**REQUIRED TASKS**
1: In the Haskell mailing-list post on functional dependencies, what does the reply say the literal 1 is shorthand for?
2: Resume the Haskell mailing-list post on functional dependencies, picking up after its final sentence.

[Haskell-cafe] functional dependencies question

Neil Brown nccb2 at kent.ac.uk
Thu Jul 1 08:32:47 EDT 2010


On 01/07/10 13:11, Patrick Browne wrote:
> Neil,
> Does the following sum up the situation?
> The class Num has subclasses containing various numeric types and the
> literal 1 is a value for one or more of those types.
> Hence the Haskell compiler says the instance 1) is OK.
> But at run time, without the quantified (1:Int), the 1 could of more
> than one type, which causes a problem.
>    
I think you have the rough gist, but a few clarifications are 
necessary.  I've added some angle brackets to show the differences:

The class Num has <instances for> various numeric types and the literal 
1 <is a shorthand for fromIntegral 1> which can be instantiated to any 
of those types.  At <compile time>, without the qualified (1::Int), the 
1 could be instatianted to any type, and so <the compiler cannot 
determine which instance is required, because it doesn't know an exact 
type for the literal 1>.

**SUPPLIED ENTRIES**

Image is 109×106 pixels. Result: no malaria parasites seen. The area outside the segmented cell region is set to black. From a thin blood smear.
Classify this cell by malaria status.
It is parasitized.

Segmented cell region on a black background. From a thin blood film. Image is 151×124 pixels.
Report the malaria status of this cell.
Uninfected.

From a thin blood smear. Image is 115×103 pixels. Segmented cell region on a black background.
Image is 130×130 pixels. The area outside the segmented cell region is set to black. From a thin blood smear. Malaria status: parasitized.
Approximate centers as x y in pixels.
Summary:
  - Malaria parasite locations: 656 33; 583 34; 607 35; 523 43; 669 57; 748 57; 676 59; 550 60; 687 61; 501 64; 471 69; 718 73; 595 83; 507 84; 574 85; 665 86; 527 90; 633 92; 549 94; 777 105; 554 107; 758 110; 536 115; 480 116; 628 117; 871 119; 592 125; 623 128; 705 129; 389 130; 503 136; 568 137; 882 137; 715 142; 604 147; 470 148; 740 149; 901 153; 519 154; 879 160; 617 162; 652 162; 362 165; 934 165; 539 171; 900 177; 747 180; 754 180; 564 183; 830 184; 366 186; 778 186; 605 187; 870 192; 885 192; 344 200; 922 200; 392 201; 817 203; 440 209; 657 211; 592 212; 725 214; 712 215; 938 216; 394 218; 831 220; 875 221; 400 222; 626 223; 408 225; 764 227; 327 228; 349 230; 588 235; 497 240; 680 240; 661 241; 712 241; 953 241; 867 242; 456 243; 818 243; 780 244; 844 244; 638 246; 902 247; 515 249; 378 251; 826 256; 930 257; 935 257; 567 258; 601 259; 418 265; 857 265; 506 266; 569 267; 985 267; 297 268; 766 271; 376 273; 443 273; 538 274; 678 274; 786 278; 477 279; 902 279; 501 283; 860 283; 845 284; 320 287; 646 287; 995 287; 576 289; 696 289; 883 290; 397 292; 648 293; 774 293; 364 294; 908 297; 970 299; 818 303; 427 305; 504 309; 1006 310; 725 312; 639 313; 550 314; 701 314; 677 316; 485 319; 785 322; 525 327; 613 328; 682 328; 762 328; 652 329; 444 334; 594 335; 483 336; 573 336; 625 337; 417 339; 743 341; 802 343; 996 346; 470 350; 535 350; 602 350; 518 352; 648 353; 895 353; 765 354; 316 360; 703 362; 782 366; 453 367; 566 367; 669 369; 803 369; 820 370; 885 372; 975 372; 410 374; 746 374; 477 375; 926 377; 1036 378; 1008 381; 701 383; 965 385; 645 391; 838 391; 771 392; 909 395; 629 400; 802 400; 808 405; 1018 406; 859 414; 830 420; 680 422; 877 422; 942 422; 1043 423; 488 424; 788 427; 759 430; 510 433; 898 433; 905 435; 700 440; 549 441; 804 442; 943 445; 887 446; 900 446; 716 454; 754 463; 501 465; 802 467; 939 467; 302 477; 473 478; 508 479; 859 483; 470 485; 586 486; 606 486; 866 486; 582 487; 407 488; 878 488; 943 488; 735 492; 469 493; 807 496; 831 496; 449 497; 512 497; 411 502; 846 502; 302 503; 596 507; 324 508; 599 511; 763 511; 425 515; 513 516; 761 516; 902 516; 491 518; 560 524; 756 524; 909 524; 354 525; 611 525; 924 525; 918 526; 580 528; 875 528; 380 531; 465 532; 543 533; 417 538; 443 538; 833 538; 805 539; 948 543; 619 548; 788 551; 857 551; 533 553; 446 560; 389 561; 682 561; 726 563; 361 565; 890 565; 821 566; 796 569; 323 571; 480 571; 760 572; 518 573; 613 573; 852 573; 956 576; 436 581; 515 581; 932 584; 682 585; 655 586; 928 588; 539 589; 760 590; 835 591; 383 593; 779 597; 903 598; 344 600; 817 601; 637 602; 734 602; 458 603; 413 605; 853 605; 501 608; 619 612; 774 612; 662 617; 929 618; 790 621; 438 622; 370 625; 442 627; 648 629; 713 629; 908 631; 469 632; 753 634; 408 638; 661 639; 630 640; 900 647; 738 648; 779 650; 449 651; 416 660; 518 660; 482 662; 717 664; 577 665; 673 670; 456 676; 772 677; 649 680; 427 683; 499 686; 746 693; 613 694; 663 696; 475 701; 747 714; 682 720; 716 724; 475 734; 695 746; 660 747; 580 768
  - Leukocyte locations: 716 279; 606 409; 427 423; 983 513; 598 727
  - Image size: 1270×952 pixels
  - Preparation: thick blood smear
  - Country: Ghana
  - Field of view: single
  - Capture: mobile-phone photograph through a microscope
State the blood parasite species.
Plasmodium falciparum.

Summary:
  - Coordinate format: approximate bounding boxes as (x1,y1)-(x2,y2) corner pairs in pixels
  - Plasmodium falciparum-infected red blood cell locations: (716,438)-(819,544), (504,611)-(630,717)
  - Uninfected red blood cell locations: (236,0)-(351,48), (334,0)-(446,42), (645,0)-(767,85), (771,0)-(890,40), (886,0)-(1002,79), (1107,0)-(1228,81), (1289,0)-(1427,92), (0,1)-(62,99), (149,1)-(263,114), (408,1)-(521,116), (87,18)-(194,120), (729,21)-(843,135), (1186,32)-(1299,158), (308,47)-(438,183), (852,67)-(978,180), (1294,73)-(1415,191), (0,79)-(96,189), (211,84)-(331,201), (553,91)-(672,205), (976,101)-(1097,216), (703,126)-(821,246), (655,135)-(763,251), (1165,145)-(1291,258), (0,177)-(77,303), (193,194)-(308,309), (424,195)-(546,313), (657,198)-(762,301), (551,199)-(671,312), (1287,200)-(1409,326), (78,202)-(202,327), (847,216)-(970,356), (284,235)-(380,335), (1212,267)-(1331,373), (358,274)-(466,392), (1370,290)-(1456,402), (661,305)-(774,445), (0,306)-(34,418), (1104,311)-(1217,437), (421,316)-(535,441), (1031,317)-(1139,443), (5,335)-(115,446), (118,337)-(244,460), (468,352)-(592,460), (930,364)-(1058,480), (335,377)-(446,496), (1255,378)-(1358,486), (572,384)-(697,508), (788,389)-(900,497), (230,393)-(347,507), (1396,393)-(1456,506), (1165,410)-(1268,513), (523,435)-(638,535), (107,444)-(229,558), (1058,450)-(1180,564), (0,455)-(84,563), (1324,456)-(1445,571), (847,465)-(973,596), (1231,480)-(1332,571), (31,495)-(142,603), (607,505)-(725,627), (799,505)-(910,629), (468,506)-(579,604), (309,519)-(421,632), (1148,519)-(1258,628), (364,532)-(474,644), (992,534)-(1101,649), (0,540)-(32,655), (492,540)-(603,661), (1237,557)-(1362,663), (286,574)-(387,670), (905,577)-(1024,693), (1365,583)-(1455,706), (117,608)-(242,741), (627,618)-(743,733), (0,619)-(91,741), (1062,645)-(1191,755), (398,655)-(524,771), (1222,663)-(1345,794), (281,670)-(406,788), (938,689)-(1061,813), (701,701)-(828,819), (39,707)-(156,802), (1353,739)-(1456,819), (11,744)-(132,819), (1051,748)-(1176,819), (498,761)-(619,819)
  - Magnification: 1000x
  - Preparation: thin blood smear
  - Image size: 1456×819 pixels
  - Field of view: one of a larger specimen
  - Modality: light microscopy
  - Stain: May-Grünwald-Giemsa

**ANSWER LIST**
1: The literal 1 is shorthand for fromIntegral 1.

2:
All this is at compile-time, not run-time.  The problem comes down to 
needing to know a specific type in order to pick a type-class instance 
-- the functional dependencies are actually irrelevant to this aspect.  
Let's say I have this simpler class:

class Big a where
   isBig :: a -> Bool

instance Big Int where
   isBig x = (x > 1000000) -- big for an Int

instance Big Integer where
   isBig x = (x > 1000000000000) -- big for an Integer

If you ask "isBig 99999999", the compiler needs to know which instance 
to use.  The literal 99999999 can be an Int or an Integer, so the 
instance is ambigious, and that will cause the error.  So the compiler 
needs some clarification to choose an instance.

Thanks,

Neil.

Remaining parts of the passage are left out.